Türkiye toplumunun ve İslami cemaatlerin bu konuya duyarlı olmalarını isteyen Yılmaz, "Baran'ın babası yıkılmış, annesi perişan halde. Eşi, çocukları var daha doğmamış bir bebeği var. Ne için, örgütün ideolojik hakimiyeti için. Kürtlükse herkes Kürt'tür ama eğer ideolojik hakimiyetse o zaman halkın bunu görmesi lazım. Bize yüzlerce saldırı var onlarca kardeşimiz şehit edildi ama görünen o ki yöntem değiştirdiler evlerimizde, iş yerlerimizde veya sokakta bize yönelecekler" diye konuştu.
Gençlerin evlerine çekilmesi istendi
Üyelerine sabırlı olmalarını tavsiye ettiklerini dile getiren Yılmaz, şöyle devam etti:
"Hüda Par olarak bütün gençlerin evlerine çekilmelerini, provokasyona gelmemelerini ve sokaklardan uzak durmalarını tavsiye ettik. Sağduyulu olmalarını, sabırlı olmalarını söyledik. Sosyal medya öyle bir alan ki kimin ne yaptığı belli değil. Sosyal medya kirli bir alandır, resmi olmadığı müddetçe itibar etmemek lazım. Birileri ortalığı karıştırmak isteyip de bir başka yapının üzerine atabilir, karşı karşıya getirmek isteyebilir. Üyelerimize düşen sabırlı olmalarıdır."

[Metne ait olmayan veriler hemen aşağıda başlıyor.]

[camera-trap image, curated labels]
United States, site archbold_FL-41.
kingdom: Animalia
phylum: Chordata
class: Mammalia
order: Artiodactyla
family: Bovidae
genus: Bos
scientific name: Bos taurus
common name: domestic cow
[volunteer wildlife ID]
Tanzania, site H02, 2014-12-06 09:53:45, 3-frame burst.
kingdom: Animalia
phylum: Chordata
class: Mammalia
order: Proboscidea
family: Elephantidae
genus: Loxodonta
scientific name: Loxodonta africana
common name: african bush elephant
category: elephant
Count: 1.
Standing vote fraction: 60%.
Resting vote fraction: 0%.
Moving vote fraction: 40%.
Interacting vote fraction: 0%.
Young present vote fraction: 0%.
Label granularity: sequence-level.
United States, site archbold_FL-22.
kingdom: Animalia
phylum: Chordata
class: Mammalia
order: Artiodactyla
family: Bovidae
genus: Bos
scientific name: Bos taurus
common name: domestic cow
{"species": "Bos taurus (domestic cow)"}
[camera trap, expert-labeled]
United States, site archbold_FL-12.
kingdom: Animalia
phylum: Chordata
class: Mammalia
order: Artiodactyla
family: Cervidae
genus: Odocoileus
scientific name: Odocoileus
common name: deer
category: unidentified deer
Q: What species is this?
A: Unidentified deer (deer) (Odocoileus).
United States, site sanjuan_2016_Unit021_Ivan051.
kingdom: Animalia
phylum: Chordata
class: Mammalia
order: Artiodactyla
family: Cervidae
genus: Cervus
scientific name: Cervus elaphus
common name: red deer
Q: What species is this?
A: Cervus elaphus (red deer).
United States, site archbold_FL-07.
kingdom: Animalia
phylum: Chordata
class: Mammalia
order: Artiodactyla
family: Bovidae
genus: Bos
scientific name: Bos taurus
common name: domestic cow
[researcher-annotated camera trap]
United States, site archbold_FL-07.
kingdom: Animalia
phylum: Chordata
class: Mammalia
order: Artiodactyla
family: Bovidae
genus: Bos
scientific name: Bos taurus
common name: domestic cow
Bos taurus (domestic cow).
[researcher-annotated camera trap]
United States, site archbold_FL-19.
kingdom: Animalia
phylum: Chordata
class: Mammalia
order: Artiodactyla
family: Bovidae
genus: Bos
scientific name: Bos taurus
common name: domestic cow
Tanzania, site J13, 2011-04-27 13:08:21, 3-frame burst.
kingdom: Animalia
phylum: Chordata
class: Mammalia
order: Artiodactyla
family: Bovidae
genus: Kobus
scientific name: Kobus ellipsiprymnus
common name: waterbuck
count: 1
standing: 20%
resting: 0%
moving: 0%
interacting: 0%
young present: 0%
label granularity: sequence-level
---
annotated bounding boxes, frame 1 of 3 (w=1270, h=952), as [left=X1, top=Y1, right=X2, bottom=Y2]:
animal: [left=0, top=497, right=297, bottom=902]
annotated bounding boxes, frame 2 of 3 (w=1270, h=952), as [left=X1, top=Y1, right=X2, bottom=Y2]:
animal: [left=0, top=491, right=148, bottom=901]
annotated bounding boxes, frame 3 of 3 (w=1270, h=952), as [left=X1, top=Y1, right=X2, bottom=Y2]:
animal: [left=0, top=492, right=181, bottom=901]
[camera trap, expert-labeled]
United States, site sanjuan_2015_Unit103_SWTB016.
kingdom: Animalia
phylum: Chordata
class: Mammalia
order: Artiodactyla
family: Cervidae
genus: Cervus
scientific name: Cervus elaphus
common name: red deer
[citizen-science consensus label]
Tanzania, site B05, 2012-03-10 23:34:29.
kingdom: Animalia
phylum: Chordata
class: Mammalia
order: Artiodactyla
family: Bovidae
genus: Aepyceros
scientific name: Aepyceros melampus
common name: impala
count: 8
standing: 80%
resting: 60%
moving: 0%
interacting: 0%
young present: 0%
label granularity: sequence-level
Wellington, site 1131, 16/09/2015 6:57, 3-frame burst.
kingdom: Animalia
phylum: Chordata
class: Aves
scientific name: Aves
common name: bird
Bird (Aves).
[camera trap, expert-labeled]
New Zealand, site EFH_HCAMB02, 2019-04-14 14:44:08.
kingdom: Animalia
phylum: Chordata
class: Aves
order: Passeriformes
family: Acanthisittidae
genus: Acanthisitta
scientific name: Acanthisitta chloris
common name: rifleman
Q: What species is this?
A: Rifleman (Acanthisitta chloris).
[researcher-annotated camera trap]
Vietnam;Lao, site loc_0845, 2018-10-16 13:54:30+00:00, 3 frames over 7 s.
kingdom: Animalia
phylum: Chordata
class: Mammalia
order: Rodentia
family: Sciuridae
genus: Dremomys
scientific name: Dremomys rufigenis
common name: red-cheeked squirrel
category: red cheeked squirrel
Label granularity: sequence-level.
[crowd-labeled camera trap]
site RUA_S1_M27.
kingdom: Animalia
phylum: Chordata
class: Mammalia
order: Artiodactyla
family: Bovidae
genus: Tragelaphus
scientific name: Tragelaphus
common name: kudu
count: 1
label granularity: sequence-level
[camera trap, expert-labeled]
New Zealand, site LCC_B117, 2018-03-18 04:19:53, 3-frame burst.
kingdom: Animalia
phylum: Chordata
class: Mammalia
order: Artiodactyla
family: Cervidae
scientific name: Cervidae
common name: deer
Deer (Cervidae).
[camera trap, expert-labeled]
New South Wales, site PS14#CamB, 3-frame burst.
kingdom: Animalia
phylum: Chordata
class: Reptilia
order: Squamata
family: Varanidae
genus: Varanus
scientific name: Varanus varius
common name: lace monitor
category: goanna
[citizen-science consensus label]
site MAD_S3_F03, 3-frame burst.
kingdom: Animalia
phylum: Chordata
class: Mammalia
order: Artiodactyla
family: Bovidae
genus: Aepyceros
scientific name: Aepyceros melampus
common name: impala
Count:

"Bir daha gençlerimiz ölmesin, düşüncesi ve fikri ne olursa olsun. Gençlerimize sahip çıkmamız ve karşı karşıya getirmememiz lazım. Siyasilere düşen budur. İnşallah son olur" ifadesini kullanan Yılmaz, kimsenin anne ve babaları ağlatmaya, çocukları yetim bırakmaya hakkının olmadığını sözlerine ekledi.
Yılmaz'ın konuşmasının ardından grup, HDP ve Eş Genel Başkanı Selahattin Demirtaş ile PKK aleyhine slogan attı. Baran'ın cenazesi salavatlar eşliğinde 6-7 Ekim'deki izinsiz gösteriler sırasında katledilen Yasin Börü ve arkadaşlarının yanına defnedildi. Grup daha sonra dağıldı.